Jim was suddenly more doubtful than ever. “But we will float up again surely?”

“And lodge under the entrance arch.”

That, thought Jim, was as iffy a proposition as any he had yet known. “In for a penny then.” The car bumped down on to the walkway with a squeal of tyres, bounced up again uncontrollably, the engine faltered and made coughing sounds. Jim gripped the wheel. “We’re going to crash.”

“Hold on tight, Jim.
Now!
” Pooley slammed on the brakes, tore the key from the ignition and made his personal recommendations to his Maker. The car ground along a side wall raising a stream of sparks and mangling metal, swerved, stopped dead and almost at once began to rise. There was a sickening crunch as it struck the top of the entrance hall. And then, a blessed silence. “Bravo, Jim, you did it!”

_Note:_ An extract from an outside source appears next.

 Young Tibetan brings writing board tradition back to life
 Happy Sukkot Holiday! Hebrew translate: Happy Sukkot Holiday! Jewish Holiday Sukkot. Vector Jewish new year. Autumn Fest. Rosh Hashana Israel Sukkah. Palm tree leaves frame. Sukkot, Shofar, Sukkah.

“I did?” Pooley’s face appeared over the wheel, nose crooked, a facsimile of the now legendary Chad. “I did do it, I really did.”

“Right, now we have wasted more than enough time — to work.”

 

“Right,” said Inspectre Hovis, “we have wasted more than enough time.” Rune’s Raiders stood in a dubious huddle before the great gasometer, fingering an arsenal of weaponry they were certainly unqualified even to handle, let alone raise in anger. Hovis cocked his old service revolver. “Now, Rune,” he said. “Open it up, there’s a good fellow.”

“Open it up,” Rune slowly remouthed the Inspectre’s words, “open it up.”

“We have the element of surprise to our favour.” Hovis turned to address the nervous constables. “Now, gentlemen, I do not want a bloodbath on my hands. We do not know how many of them there are in there. No-one, and I mean no-one, shoots anyone until I give the order, do I make myself understood?” The boot-blackened faces bobbed up and down in the darkness. Constable Meek straightened his Rambo-style headband and wondered which end of his Kalashnikov was the killing end. “OK, Rune, take us in.”

“Yes indeed,” said the Perfect Master, “indeed yes. Take us in, now let me see …”

 

“Now let me see.” Professor Slocombe studied the blueprint. He and Pooley stood within the shadow of the entrance hall; above them the Hartnell Air Car roosted quietly. “We go this way, Jim. Now try to keep your bearings, we may have to return at some speed.”

Pooley tucked the car’s ignition key safely away in his top pocket. “Exactly where are we going to?” he asked.

“To the very heart, Jim, the very hub. The core which lies at the centre of the arena, this area.” He pointed to the blueprint.

“But there’s nothing there but a black spot.”

“Indeed.” The Professor nodded gravely. “This way now, follow me.”

The two men passed between the titanic structures. Their entire design and geometry was strange, unnatural, alien. Jim ran his hand along a handrail and speedily withdrew it. “It hums,” he said, “it vibrates.”

“It knows we are here.”

Jim shuddered. “And what’s it all made of, Professor? This isn’t metal or glass, what is it?”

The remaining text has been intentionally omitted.